- Battle of Aiken: Part of the American Civil War
| Date | February 11, 1865 |
| Location | Aiken, South Carolina33°33′33″N 81°43′18″W﻿ / ﻿33.55917°N 81.72167°W |
| Result | Confederate victory |

Belligerents
- United States (Union): Confederate States

Commanders and leaders
- Hugh Judson Kilpatrick: Joseph Wheeler

Strength
- Unknown: 4,500

Casualties and losses
- 45–495: 50–251

= Battle of Aiken =

Battle of the American Civil War

The Battle of Aiken (also known as the Action at Aiken) occurred on February 11, 1865 and was part of the Carolinas campaign. The principal commanders were Union Maj. Gen. Hugh Judson Kilpatrick and Confederate Maj. Gen. Joseph Wheeler. Wheeler was able to score a minor victory over Kilpatrick. Today, an annual re-enactment is held the final full weekend in February. As of May 2022, 28 reenactments of Aiken have been held.

== Battle ==

=== Fighting ===
Before the battle, on February 1, General Sherman began his invasion of South Carolina. During the campaign he ordered Hugh Judson Kilpatrick and his cavalry corps from the Fifth U.S Cavalry to march through South Carolina. By February 5, he crossed into Aiken County where he would engage in battle with Joseph Wheeler's cavalry corps. Wheeler attacked Kilpatrick, who expected little resistance, despite having orders to not pursue Kilpatrick's cavalry. Wheeler moved to defend the city of Augusta from the Union army. His army was stationed at 204 Park Avenue between Benjamin Franklin Cheatham and James Argle Smith's forces. The Aiken Home Guard and a cavalry corps were under Wheeler's command. He planned to defeat Kilpatrick by forming his cavalry into a V-shaped formation with skirmishers deployed above it. When Kilpatrick charged the skirmishers, they would retreat into the center of the "V." Once Kilpatrick entered the formation the tips of the "V" would collapse, thus encircling Kilpatrick. On February 11, at 9:00 AM, the battle started.

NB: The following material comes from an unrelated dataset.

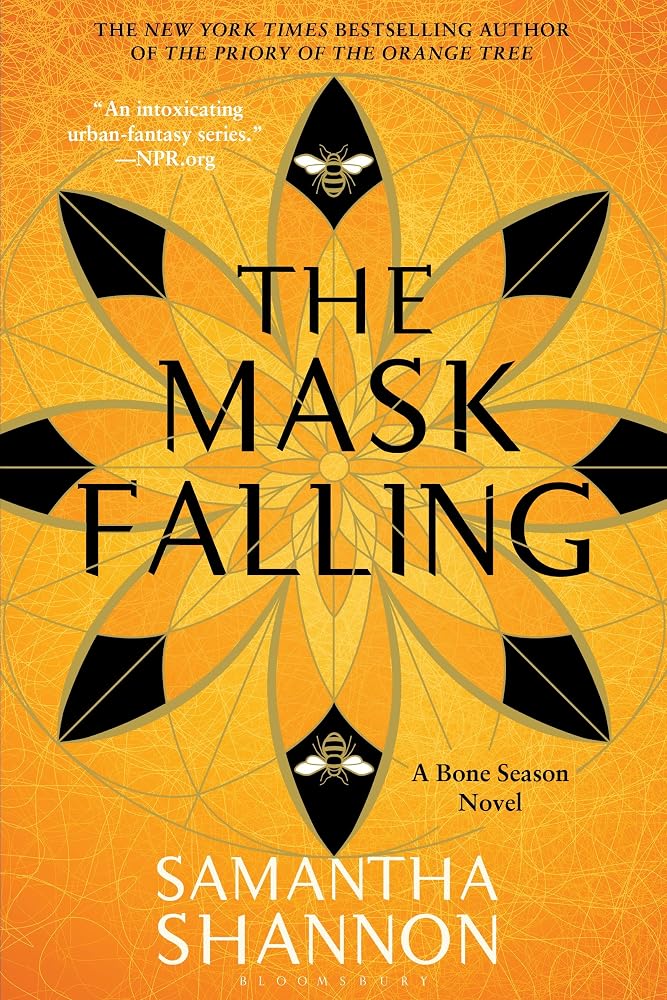 The Mask Falling (The Bone Season, 4) cover image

Wheeler's plan was prevented from coming to fruition due to a single Confederate soldier who prematurely fired their gun, resulting in Wheeler ordering all of his soldiers to attack the Union forces. The armies engaged in hand-to-hand combat throughout the town. During the fighting, it was reported that a Confederate soldier ran up to Kilpatrick and attacked the general with his pistol. However, the pistol did not fire. After Kilpatrick was defeated, he retreated back to his defenses at Montmorenci. For the rest of the day, Confederate and Union soldiers skirmished. This continued until the two commanders signed a truce and agreed to collect the bodies. Later, on February 13, Kilpatrick retreated and rejoined Sherman. Despite this, Kilpatrick declared himself victorious. In the aftermath of the battle, Wheeler's decision to attack Kilpatrick left the Edisto River, and in turn Columbia, vulnerable.

=== Casualties ===
According to General Kilpatrick, he had killed 31 Confederate soldiers, wounded 160, and captured 60. This would result in the Confederates taking 251 Casualties. However general Wheeler states that he had suffered 50 casualties and that he had killed 53 Union soldiers, wounded 270, and captured 172. This totals to 495 Union Casualties.

== In popular culture ==
To commemorate the battle, a granite monument was erected at the intersection of Richland Avenue and Chesterfield Street. The people of the country reenact the battle annually on rural land located several miles away from the area where the battle was actually fought. According to the Southern Cultures journal, the residents of the city possibly reenact this battle as an attempt to score a "symbolic blow against the hated enemy of their ancestors and perhaps, against what they see as their enemies modern counterparts: The Civil Rights Movement, which intervenes in their lives in unwanted (as well as welcome) ways." The first reenactment of the battle happened in 1965. It was organized by John A May and Herman Boland. Both of these men were descendants of Confederate veterans. According to the Southern Cultures journal, the tradition of reenacting the battle had become "suspect." Resulting in the people of the town trying to "hold on to their 'southernerness'" by defending the practice. In 2005 Christopher Forbes and with Michael G. Hennessy directed and co-wrote The Battle of Aiken, a film about this battle.